§ **Brief 1**
Decide whether each statement below agrees with the article on the Fun in Acapulco soundtrack album, answering yes or no and quoting the article's deciding words: (a) The album peaked at number three on the Billboard Top Pop Albums chart. (b) Members of the Nashville A-Team played on the January sessions in Hollywood. (c) "Bossa Nova Baby" went on sale one month after the soundtrack album.
§ **Brief 2**
Carry on the article about the Fun in Acapulco soundtrack album, beginning after its final sentence.

## START Excerpted text

Soundtrack album by Elvis Presley
- Released: November 15, 1963
- Recorded: January 22–23, February 27, and May 26 and 28, 1963
- Studio: Radio Recorders (Hollywood); RCA Studio B (Nashville);
- Genre: Mexican music, pop
- Length: 29:30
- Label: RCA Victor
- Producer: Joseph Lilley

Elvis Presley chronology
| Elvis' Golden Records Volume 3 (1963) | Fun in Acapulco (1963) | Kissin' Cousins (1964) |

Singles from Fun in Acapulco
- "Bossa Nova Baby" Released: October 1, 1963;

= Fun in Acapulco (soundtrack) =

Fun in Acapulco is the seventh soundtrack album by American singer and musician Elvis Presley, released on RCA Victor Records in mono and stereo, LPM/LSP 2756, in November 1963. It is the soundtrack to the 1963 film of the same name starring Presley. Recording sessions took place at Radio Recorders in Hollywood on January 22 and 23 and February 27, 1963; and at RCA Studio B in Nashville, Tennessee, on May 26 and 28, 1963. It peaked at number three on the Billboard Top Pop Albums chart.

Professional ratings
Review scores
| Source | Rating |
| Allmusic | Star Half star |

==Content==
The third of his tropical "travelogue films" for Paramount Pictures (after Blue Hawaii and Girls! Girls! Girls!) finds Elvis frolicking in Mexico. The established stable of songwriters for Presley delivered songs to match, with titles like "Marguerita", "El Toro", "You Can't Say No In Acapulco", and "The Bullfighter Was A Lady". Included as well was the 1937 standard "Guadalajara" by Pepe Guízar. With the change from the normal routine, and with the addition of brass arrangements inspired by the contemporaneously popular sound of Herb Alpert and the Tijuana Brass, Presley engaged the material with greater enthusiasm than on recent soundtrack outings. Four of these songs would be included on the 1995 compilation Command Performances: The Essential 60s Masters II: the title track, "Mexico", "Marguerita", and the song released as the lead single, "Bossa Nova Baby".

"Bossa Nova Baby" arrived in stores one month prior to the soundtrack, coupled with the track "Witchcraft" by rhythm and blues songwriter and arranger Dave Bartholomew and a hit for the Spiders in 1956. The fact that the bossa nova craze of the 1960s was a Brazilian phenomenon rather than a Mexican one mattered little, as the single peaked at number 8 on the Billboard Hot 100 as well as reaching as high as the 20th spot on the R&B singles chart.

== Recording ==
The main sessions for the Fun in Acapulco soundtrack were held between January 22 and 23, 1963, at Radio Recorders Studio B in Hollywood, California. These were preceded by a full day of rehearsals on January 21 as well as a half-day on January 22. Aside from Presley's bandmates Scotty Moore and D. J. Fontana as well as The Jordanaires, no members of the Nashville A-Team joined him. Instead, the core band featured frequent Hollywood collaborators Hilmer J. "Tiny" Timbrell on acoustic guitar and mandolin and Dudley Brooks on piano, Wrecking Crew members Hal Blaine on drums and jazz guitarist Barney Kessel, LA session bassist Ray Siegel, Anthony Terran and Rudolf Loera on trumpets and Emil Radocchia on percussion. In addition to the Jordanaires, another vocal group, the Amigos (with whom Elvis had previously worked on "We'll Be Together" for the Girls! Girls! Girls! soundtrack), provided backing vocals.

## END Excerpted text
## START Extracted entries

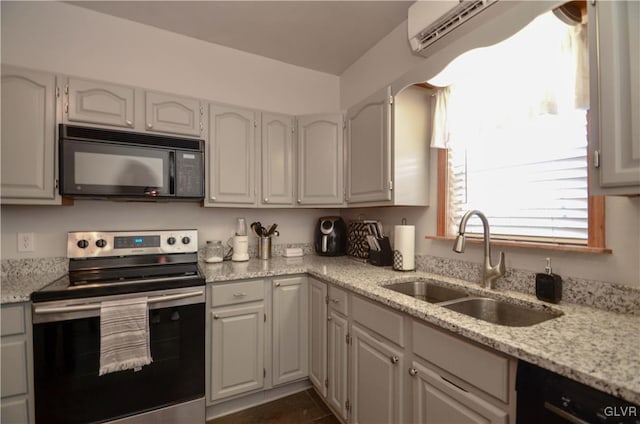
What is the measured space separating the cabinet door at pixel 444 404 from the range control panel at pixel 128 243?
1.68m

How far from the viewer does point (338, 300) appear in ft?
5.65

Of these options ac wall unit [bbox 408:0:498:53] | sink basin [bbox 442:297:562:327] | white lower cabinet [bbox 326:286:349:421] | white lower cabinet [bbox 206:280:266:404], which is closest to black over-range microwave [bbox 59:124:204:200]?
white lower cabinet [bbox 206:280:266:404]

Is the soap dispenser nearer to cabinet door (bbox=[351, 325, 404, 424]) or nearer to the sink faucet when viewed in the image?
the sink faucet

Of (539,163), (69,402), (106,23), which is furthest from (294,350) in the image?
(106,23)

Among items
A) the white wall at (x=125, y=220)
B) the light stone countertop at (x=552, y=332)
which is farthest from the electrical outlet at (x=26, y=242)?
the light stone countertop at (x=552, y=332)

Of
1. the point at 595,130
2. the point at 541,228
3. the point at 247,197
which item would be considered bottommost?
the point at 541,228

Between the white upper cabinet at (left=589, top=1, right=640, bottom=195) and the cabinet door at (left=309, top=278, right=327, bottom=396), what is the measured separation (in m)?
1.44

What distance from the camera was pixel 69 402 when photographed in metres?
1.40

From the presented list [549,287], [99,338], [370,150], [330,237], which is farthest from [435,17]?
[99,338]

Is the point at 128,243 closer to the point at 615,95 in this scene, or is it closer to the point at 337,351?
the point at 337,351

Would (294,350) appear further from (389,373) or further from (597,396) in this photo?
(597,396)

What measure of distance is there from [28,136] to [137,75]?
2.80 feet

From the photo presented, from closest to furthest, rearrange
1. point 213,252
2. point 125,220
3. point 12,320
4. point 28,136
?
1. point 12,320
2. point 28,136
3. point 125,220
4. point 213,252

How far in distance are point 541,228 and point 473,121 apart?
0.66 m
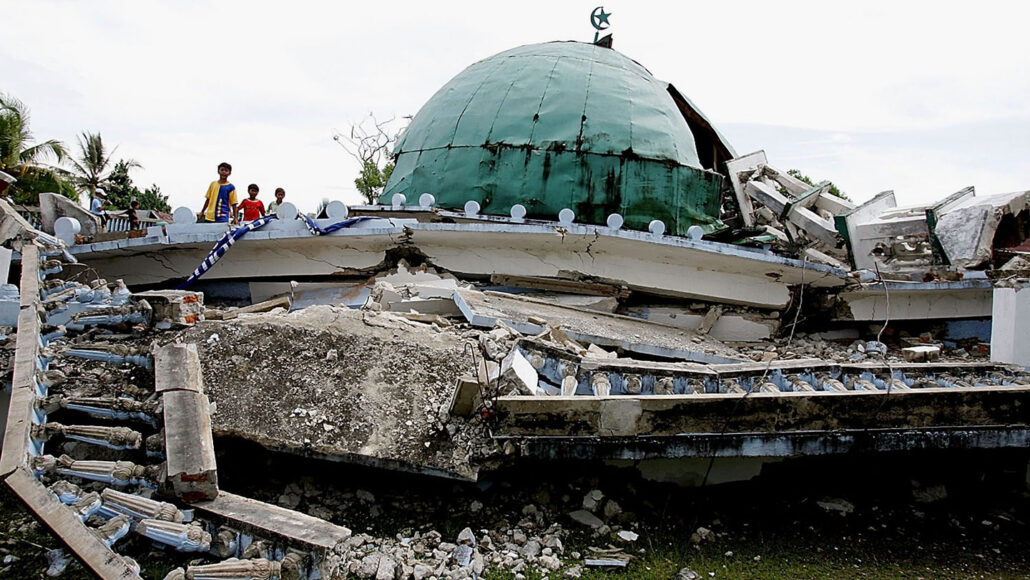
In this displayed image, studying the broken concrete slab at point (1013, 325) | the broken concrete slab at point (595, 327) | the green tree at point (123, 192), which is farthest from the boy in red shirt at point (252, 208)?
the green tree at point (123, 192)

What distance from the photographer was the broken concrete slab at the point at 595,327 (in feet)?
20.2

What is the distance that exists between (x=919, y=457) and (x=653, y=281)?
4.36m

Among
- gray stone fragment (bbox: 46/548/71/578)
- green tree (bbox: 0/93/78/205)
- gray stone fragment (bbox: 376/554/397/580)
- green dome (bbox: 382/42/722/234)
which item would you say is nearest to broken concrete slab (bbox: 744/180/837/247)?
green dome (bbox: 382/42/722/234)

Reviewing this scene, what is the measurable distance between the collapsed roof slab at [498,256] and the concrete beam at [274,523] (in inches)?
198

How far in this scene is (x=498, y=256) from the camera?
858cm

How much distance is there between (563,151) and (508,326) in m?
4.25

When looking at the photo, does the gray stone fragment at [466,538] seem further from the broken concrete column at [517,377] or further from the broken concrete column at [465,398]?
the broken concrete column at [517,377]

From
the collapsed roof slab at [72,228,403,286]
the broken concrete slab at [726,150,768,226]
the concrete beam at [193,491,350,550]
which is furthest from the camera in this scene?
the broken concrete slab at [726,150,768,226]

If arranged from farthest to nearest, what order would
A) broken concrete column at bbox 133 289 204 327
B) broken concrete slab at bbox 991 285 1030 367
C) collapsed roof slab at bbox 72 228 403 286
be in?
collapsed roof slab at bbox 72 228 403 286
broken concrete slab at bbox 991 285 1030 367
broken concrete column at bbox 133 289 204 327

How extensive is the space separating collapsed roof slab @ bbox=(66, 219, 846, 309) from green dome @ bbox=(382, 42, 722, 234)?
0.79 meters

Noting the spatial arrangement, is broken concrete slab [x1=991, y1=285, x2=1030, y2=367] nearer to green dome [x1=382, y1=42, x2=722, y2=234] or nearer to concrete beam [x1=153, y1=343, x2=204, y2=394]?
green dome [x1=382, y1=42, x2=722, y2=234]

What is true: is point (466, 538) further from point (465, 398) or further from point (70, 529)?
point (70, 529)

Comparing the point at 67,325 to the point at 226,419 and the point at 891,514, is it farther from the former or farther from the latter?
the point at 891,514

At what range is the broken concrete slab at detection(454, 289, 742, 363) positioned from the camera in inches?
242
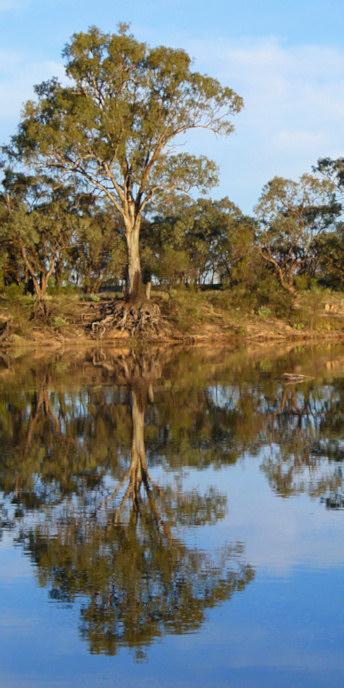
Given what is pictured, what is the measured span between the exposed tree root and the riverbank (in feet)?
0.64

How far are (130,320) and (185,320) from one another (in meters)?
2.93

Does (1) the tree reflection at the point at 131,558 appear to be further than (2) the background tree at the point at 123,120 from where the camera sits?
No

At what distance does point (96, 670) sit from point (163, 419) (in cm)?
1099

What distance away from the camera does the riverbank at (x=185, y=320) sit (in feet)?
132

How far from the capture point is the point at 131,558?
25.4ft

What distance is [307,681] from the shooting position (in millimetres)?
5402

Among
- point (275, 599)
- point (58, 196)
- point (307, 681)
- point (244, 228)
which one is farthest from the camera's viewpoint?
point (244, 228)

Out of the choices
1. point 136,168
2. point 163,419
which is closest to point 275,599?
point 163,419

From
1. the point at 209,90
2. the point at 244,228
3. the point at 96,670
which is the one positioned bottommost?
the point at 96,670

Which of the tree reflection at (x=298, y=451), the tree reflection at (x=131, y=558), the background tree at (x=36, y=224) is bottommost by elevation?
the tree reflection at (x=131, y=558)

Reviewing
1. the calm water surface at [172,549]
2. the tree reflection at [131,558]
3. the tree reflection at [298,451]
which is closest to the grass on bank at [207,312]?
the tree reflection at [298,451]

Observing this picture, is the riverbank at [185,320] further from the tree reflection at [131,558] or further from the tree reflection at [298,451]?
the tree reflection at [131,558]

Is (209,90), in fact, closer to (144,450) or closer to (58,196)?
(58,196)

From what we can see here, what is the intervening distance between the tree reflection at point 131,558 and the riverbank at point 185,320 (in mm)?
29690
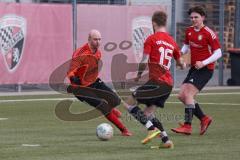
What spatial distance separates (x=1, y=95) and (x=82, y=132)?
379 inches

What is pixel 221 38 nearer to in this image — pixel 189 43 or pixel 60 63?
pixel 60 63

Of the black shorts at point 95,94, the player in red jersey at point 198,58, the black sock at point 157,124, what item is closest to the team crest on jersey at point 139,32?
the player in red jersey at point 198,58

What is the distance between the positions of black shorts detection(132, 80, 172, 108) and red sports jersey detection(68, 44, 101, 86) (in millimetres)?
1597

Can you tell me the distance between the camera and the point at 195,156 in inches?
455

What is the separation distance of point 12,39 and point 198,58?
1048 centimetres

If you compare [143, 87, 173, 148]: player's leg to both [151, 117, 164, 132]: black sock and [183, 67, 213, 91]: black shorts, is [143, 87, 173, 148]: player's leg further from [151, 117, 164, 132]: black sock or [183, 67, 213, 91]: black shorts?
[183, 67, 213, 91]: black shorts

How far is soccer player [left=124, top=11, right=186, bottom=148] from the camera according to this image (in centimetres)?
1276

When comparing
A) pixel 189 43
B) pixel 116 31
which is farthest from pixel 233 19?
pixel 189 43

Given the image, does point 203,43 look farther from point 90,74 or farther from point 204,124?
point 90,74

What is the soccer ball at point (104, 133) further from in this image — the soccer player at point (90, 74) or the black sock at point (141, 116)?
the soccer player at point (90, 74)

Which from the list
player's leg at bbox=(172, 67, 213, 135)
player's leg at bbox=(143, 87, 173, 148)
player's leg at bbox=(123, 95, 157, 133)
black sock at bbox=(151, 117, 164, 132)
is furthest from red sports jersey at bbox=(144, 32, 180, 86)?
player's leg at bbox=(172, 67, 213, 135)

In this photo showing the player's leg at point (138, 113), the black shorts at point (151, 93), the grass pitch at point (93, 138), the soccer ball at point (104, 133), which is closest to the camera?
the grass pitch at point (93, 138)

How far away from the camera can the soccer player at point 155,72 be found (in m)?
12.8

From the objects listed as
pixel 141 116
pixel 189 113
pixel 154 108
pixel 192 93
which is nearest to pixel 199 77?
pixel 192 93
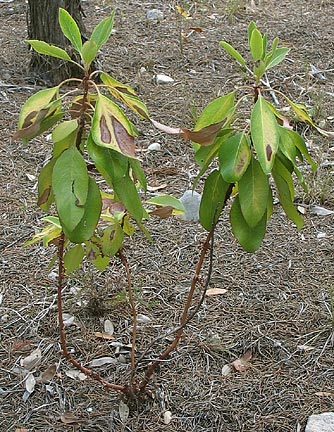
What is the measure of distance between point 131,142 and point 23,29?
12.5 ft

## END Extracted entries

§ **Task answer 1**
(a) Yes: "It peaked at number three on the Billboard Top Pop Albums chart."
(b) No: "no members of the Nashville A-Team joined him."
(c) No: "arrived in stores one month prior to the soundtrack"

§ **Task answer 2**
One song, "Guadalajara", was not done live in the studio as standard practice of the time, but instead recorded as a track on January 23, with Presley overdubbing his vocals at a later date. He recorded his vocals on February 27, 1963, again at Radio Recorders Studio B. The final master was a splice between vocal overdub takes 6 and 2.

Several tracks were recorded but not included on the album. Another Latin standard, "Malaguena" by Ernesto Lecuona from 1933, was slated for the picture, with new English lyrics penned by Don Robertson. Like "Guadalajara", this was recorded as a track on January 23 with the intent that Presley would overdub his vocals at a later date, and got as far as having acetates cut with a splice between takes 6 and 10. At one point, guide vocals by the Amigos using Lecuona's original lyrics were recorded; these are not known to survive on tape. However, the song was rejected at a late stage and the track lay abandoned. In addition, two more versions of "Vino, Dinero Y Amor" were recorded by the Amigos for the film on January 22, without Elvis participating. Finally, an instrumental version of "Mexico" was recorded on January 22 as a lead-in for its segment in the film.

The two bonus songs, "Love Me Tonight" and "Slowly But Surely", were recorded as part of a group of non-soundtrack sessions held at RCA Studio B in Nashville, Tennessee between May 26 and 28, 1963.

According to the original tape box for the stereo album masters, the album was mixed and assembled on October 1, 1963.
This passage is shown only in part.